**Objective:**
Output the line containing "Which appears nearer, the" and all subsequent lines of the listing below, copied exactly, with no other lines.

**Records from a collection:**

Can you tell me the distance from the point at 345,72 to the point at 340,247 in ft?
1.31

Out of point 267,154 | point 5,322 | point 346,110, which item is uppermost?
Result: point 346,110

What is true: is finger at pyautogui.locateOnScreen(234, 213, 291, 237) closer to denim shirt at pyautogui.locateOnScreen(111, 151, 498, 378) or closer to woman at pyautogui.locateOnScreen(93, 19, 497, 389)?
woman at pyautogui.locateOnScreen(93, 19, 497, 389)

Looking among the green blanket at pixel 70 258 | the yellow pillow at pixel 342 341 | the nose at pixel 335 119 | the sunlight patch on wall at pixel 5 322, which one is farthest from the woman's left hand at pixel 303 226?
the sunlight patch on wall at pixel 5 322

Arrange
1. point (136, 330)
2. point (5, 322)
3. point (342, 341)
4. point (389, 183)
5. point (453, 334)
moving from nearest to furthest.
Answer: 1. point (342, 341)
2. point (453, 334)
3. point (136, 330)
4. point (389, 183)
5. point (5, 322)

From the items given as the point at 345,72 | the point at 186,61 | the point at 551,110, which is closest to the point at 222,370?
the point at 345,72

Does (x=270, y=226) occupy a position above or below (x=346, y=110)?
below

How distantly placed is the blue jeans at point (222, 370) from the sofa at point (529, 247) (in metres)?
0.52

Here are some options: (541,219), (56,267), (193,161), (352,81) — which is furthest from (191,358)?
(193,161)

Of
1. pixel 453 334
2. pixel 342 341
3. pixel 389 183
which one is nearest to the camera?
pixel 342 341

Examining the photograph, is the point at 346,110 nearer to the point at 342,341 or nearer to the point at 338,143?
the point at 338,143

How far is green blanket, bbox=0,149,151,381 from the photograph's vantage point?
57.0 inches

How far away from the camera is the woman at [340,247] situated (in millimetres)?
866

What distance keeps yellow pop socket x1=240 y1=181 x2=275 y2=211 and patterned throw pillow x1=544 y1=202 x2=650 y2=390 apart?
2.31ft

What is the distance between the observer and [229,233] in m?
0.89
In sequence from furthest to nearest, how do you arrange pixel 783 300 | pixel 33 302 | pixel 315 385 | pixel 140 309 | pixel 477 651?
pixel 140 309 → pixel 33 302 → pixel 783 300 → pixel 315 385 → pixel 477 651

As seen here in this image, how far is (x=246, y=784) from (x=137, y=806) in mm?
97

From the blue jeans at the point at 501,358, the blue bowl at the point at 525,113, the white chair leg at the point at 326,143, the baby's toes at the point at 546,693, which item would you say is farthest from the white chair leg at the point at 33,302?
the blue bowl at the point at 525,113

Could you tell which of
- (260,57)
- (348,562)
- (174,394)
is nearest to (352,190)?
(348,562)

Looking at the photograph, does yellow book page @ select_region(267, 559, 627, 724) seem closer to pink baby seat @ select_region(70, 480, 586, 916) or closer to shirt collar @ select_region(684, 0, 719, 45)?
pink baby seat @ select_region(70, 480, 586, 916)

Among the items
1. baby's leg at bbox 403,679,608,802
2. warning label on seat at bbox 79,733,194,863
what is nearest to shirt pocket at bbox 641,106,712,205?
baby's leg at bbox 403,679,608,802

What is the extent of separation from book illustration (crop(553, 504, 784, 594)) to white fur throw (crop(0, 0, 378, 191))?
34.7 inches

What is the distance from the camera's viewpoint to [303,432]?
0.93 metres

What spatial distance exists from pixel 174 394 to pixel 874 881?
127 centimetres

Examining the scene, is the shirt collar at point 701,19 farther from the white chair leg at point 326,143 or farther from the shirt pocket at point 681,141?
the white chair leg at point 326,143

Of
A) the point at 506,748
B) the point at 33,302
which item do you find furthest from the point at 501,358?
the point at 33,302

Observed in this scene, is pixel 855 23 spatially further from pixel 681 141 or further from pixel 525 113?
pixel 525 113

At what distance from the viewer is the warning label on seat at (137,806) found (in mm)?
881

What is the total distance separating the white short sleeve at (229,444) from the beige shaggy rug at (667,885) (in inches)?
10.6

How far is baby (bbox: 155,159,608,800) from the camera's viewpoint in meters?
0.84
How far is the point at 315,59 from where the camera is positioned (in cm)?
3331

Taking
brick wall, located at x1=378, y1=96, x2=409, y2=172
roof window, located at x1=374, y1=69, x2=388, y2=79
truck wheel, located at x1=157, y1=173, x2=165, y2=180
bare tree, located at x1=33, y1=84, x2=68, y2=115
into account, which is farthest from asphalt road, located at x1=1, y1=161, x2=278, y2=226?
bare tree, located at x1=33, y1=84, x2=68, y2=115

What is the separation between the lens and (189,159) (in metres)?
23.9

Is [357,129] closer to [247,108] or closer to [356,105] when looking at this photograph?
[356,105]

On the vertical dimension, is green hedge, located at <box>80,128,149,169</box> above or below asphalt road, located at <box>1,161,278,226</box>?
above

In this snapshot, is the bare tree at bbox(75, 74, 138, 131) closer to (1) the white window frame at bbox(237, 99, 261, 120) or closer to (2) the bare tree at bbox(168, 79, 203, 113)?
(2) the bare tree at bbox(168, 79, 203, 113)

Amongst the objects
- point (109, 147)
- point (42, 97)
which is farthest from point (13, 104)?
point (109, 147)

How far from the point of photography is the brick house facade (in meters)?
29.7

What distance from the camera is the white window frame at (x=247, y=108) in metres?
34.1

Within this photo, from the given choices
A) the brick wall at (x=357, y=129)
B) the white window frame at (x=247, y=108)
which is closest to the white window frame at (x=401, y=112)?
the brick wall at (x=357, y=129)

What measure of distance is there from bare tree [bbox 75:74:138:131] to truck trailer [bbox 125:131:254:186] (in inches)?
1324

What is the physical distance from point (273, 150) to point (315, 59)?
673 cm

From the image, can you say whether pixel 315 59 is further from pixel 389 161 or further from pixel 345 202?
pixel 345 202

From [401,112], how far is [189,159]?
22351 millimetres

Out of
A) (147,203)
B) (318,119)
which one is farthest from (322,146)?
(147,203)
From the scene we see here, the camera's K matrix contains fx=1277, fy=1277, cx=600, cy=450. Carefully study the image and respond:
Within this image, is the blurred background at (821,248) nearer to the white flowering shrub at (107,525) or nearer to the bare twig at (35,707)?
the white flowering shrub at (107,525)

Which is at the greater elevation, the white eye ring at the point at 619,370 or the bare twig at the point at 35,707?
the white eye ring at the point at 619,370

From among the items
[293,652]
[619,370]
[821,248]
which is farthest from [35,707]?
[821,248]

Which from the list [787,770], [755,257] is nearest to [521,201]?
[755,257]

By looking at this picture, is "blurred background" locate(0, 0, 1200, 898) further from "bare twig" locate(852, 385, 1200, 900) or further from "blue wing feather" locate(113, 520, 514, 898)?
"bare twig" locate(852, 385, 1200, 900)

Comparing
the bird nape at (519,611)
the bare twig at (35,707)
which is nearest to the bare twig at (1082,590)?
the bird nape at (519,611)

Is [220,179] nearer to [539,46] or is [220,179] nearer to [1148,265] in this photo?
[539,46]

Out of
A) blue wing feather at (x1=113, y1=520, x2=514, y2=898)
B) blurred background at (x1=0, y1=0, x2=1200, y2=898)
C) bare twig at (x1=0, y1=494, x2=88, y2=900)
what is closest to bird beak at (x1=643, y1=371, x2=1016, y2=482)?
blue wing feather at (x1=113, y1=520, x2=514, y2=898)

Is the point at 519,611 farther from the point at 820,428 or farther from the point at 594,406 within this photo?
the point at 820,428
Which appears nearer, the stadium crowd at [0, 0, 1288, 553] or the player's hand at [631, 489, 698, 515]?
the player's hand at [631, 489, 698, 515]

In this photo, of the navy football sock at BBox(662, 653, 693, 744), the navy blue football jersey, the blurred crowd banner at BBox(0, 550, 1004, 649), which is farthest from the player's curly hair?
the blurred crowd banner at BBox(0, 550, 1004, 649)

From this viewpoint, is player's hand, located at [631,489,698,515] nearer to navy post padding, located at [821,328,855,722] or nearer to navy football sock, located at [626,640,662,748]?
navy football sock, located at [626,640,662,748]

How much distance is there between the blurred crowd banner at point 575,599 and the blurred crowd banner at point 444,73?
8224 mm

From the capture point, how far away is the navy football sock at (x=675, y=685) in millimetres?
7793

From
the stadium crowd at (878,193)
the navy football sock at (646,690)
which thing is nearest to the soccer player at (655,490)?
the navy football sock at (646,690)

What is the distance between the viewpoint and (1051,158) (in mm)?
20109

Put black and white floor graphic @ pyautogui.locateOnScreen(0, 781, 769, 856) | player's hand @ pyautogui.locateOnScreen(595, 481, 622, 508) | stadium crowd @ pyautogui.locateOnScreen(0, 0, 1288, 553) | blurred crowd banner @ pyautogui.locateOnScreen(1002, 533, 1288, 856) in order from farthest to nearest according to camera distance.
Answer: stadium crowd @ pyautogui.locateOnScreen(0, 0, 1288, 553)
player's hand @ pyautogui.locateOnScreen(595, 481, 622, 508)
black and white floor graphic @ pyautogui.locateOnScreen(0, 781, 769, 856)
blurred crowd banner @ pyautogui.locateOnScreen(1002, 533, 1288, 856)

**Exercise result:**
Which appears nearer, the stadium crowd at [0, 0, 1288, 553] or the player's hand at [631, 489, 698, 515]?
the player's hand at [631, 489, 698, 515]

In this photo, of the navy football sock at BBox(662, 653, 693, 744), the navy blue football jersey, the blurred crowd banner at BBox(0, 550, 1004, 649), which is farthest from the player's curly hair?
the blurred crowd banner at BBox(0, 550, 1004, 649)

From this viewpoint, is player's hand, located at [631,489,698,515] nearer to navy post padding, located at [821,328,855,722] or nearer to navy football sock, located at [626,640,662,748]?
navy football sock, located at [626,640,662,748]

How much distance is there between the blurred crowd banner at point 575,599 and the blurred crowd banner at point 444,73?
8224 mm

From the capture point, how far away is the navy football sock at (x=675, y=685) in millimetres?
7793

From
the stadium crowd at (878,193)
the navy football sock at (646,690)
which thing is nearest to the soccer player at (655,490)?
the navy football sock at (646,690)

What is the distance between the viewpoint and (1051,158) (in mm)?
20109

Put black and white floor graphic @ pyautogui.locateOnScreen(0, 781, 769, 856) | player's hand @ pyautogui.locateOnScreen(595, 481, 622, 508) | stadium crowd @ pyautogui.locateOnScreen(0, 0, 1288, 553) | blurred crowd banner @ pyautogui.locateOnScreen(1002, 533, 1288, 856) in order from farthest to nearest according to camera distance.
Answer: stadium crowd @ pyautogui.locateOnScreen(0, 0, 1288, 553)
player's hand @ pyautogui.locateOnScreen(595, 481, 622, 508)
black and white floor graphic @ pyautogui.locateOnScreen(0, 781, 769, 856)
blurred crowd banner @ pyautogui.locateOnScreen(1002, 533, 1288, 856)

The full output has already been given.